Sur les traces des grandeurs oubliées
Toute histoire est appelée à être racontée avec un grand H. Dans l’histoire officielle et scolaire, on s’évertue généralement à présenter les personnages illustres sous un angle exclusivement positif, en gommant donc leur épaisseur humaine et leur véracité historique. Souvent je me suis demandé pourquoi il y a un tel verrouillage de l’histoire dans notre pays. Certains pensent que c’est dû à des idéologies, etc. Je ne le comprends pas. En quoi cela gêne quelque pouvoir que ce soit, quelque idéologue, de dire que les Algériens sont le fruit d’une histoire, de brassages berbère, arabe, latin, etc. Pourquoi, comme certains l’ont voulu nier tout un aspect de notre personnalité en disant : on est ceci et pas autre chose. Je me dis parfois que ce n’est pas voulu au sens d’une idéologie pensée mais que cela relève d’une méconnaissance des choses, une ignorance de l’histoire, peut-être une peur refoulée de l’inconnu ? Il y a par exemple des personnages dans mon livre qui sont des berbères maîtrisant la langue arabe à ses sommets tout en restant eux-mêmes, c’est-à-dire des Algériens issus d’un cru, en même temps se sentant pleinement maghrébins et façonnés par le monde de l’Islam. Et tout cela dans l’harmonie. Franchement, je ne comprends pas pourquoi on n’enseigne pas à nos enfants la diversité et la richesse de notre histoire. Nos personnages illustres, comme ceux des autres pays, sont des êtres humains.
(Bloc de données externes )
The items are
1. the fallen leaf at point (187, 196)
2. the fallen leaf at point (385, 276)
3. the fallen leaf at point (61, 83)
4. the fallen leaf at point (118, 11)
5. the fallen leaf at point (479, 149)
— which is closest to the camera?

Comme j’ai beaucoup travaillé sur l’histoire d’Algérie, à chaque fois que je rencontrais des personnages intéressants, je les mettais sur fiche. Il y a eu une accumulation au fil des ans. D’autres, au contraire, sont plus présents et même pesants. Leurs actes ont été consignés par des chroniqueurs ou alors ils ont laissé eux-mêmes des traces écrites. Ce sont donc les personnages que nous renvoient ces sources que j’ai retenus, ceux qui ont influencé la vie politique, sociale et culturelle.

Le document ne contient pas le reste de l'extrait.